Cuando la vía del dominio degenera en la abominación bajo los rasgos demasiado comunes, vulgares a menudo, del autócrata o el genocida, la sentencia para éste no ha de ser el fuego de la historia, una sombra reminiscente, maldita pero vívida en su exposición a la invectiva o la abjuración, sino el exilio irrevocable de una serena agnosia paidética, no forzada, sin convulsas exequias, la condena a la erosión del nombre hasta el desahucio de la turbia faz del tiempo. Una lápida sin epitafio sobre la que repten las auras ciegas de los cuerpos borrados por la cal, atrapadas en las cenizas que velan el final de los metarelatos.
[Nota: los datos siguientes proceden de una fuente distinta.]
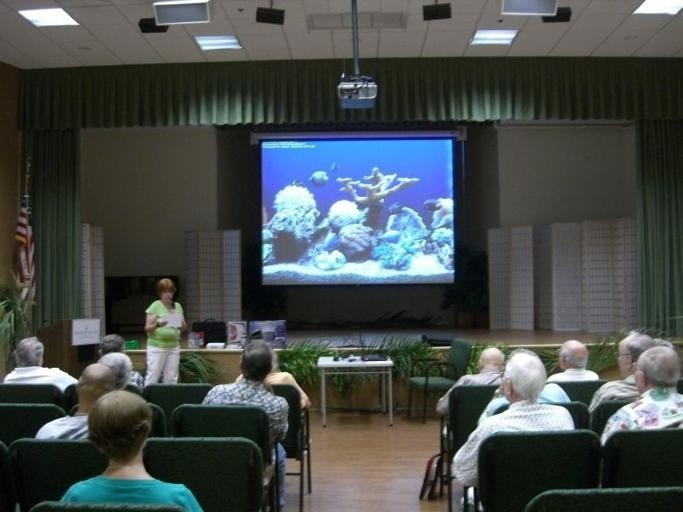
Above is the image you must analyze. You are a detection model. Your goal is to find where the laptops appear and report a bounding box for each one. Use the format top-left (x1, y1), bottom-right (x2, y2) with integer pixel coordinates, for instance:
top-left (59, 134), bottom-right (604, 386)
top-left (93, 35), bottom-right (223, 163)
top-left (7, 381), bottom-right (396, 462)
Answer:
top-left (360, 334), bottom-right (387, 361)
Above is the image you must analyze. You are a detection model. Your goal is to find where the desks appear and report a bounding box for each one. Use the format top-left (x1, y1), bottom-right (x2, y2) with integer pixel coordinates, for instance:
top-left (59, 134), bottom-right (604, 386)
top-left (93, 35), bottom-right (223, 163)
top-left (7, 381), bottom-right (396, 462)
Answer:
top-left (317, 356), bottom-right (395, 427)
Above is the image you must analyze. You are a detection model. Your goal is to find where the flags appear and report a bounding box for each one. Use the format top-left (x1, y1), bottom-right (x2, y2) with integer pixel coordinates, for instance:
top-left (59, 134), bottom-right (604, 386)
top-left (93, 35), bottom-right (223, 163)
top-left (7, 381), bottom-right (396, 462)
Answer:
top-left (11, 171), bottom-right (39, 306)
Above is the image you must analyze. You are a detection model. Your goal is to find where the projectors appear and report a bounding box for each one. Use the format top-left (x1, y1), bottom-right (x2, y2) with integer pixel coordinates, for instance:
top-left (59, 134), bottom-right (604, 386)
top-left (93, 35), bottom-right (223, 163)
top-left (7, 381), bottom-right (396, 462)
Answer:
top-left (336, 75), bottom-right (378, 109)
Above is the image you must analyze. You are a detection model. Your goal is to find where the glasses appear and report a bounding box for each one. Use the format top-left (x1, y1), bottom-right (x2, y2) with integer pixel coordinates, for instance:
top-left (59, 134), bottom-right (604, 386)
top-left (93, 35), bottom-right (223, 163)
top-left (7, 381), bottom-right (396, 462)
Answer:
top-left (613, 351), bottom-right (632, 360)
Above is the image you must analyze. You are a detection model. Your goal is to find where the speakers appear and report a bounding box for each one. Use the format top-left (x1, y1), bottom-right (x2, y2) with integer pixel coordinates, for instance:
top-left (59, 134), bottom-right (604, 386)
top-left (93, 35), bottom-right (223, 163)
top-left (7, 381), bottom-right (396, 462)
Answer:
top-left (501, 0), bottom-right (558, 16)
top-left (153, 0), bottom-right (213, 26)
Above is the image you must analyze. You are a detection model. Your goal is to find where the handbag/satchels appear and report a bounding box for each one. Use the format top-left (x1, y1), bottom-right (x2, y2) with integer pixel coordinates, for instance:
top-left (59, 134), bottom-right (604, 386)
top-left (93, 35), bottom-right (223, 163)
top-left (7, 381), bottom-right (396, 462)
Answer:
top-left (192, 318), bottom-right (227, 348)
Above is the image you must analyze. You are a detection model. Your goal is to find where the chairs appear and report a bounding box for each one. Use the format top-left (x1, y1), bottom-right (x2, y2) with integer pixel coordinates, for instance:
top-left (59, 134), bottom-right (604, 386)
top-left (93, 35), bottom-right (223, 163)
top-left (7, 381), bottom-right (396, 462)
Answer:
top-left (0, 383), bottom-right (311, 511)
top-left (408, 338), bottom-right (473, 424)
top-left (440, 379), bottom-right (683, 512)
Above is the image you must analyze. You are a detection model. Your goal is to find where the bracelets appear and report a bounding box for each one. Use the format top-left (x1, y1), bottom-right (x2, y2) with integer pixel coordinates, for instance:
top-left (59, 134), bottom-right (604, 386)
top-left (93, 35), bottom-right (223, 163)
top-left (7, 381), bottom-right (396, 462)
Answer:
top-left (154, 320), bottom-right (160, 327)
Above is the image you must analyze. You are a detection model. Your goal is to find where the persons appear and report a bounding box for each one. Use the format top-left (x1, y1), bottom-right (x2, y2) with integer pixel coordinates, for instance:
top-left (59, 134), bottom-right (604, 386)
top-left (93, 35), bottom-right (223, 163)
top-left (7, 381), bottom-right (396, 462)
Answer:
top-left (545, 340), bottom-right (600, 382)
top-left (433, 346), bottom-right (506, 452)
top-left (478, 348), bottom-right (571, 426)
top-left (99, 334), bottom-right (144, 386)
top-left (97, 352), bottom-right (133, 388)
top-left (1, 337), bottom-right (79, 392)
top-left (236, 346), bottom-right (310, 408)
top-left (60, 389), bottom-right (204, 511)
top-left (32, 363), bottom-right (115, 440)
top-left (589, 331), bottom-right (683, 443)
top-left (450, 349), bottom-right (575, 511)
top-left (143, 278), bottom-right (189, 384)
top-left (202, 339), bottom-right (289, 510)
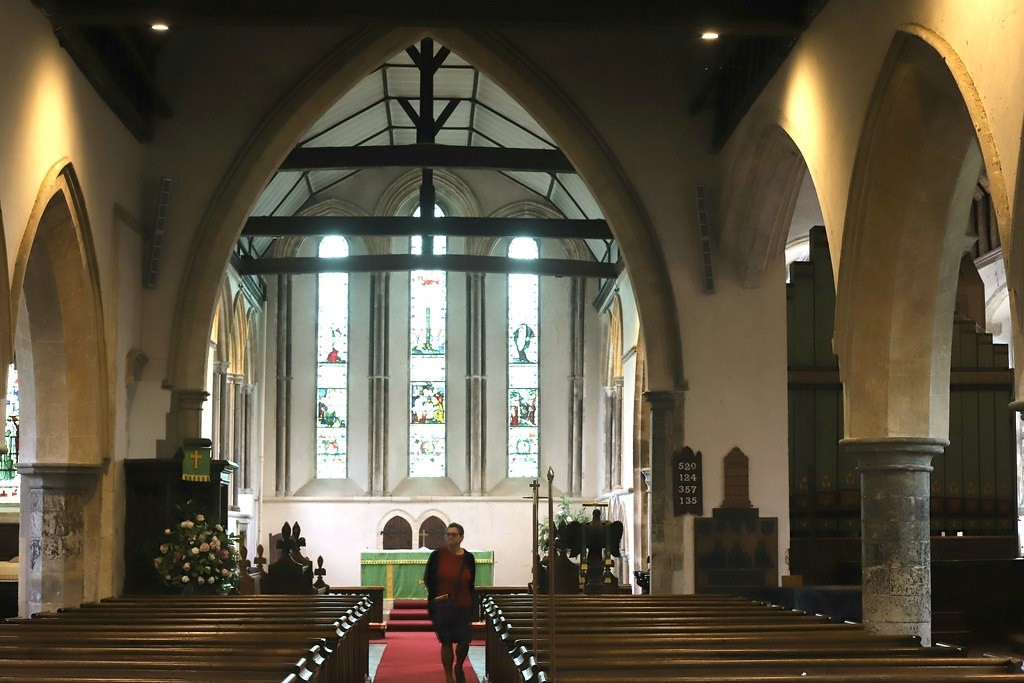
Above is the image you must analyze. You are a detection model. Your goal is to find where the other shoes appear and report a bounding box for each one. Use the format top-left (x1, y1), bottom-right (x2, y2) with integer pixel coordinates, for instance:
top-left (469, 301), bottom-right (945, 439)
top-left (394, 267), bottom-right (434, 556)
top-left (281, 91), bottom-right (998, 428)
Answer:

No hay ominosa mnésis para el déspota, sino indolente léthe. Su destino hadal no han de ser las aguas del Cocito o el Flegetón, tampoco las aguas estigiales de las que mana el odio, sino las del Leteo. Los derrubios del tirano fluyendo en la anagnórisis colectiva, sin rostro ni biografía que pudieran sostenerlos, preservada su alma aun en un nombre infame, sólo vestigios de un paso letal, anónimo, vacío de hombre, sin desnudez siquiera. Una completa paralipsis ontológica de sujeto intrahistórico: la memoria de una servidumbre atroz, huérfana, sin señorío, pues, al fin y al cabo, todos los tiranos, más o menos desfigurados, tienen el mismo rostro.

La página apócrifa que vislumbra James Fenton, el inventario de derribos, «espacios entre casas y calles que ya no existen», es un mural de sombras y ecos, un collage de referencias sumergidas, la fosa donde hibernan mohosos corazones, envueltos en un sueño opaco, sólo manchados por el horror que infunde la desolada perfección de lo repetido.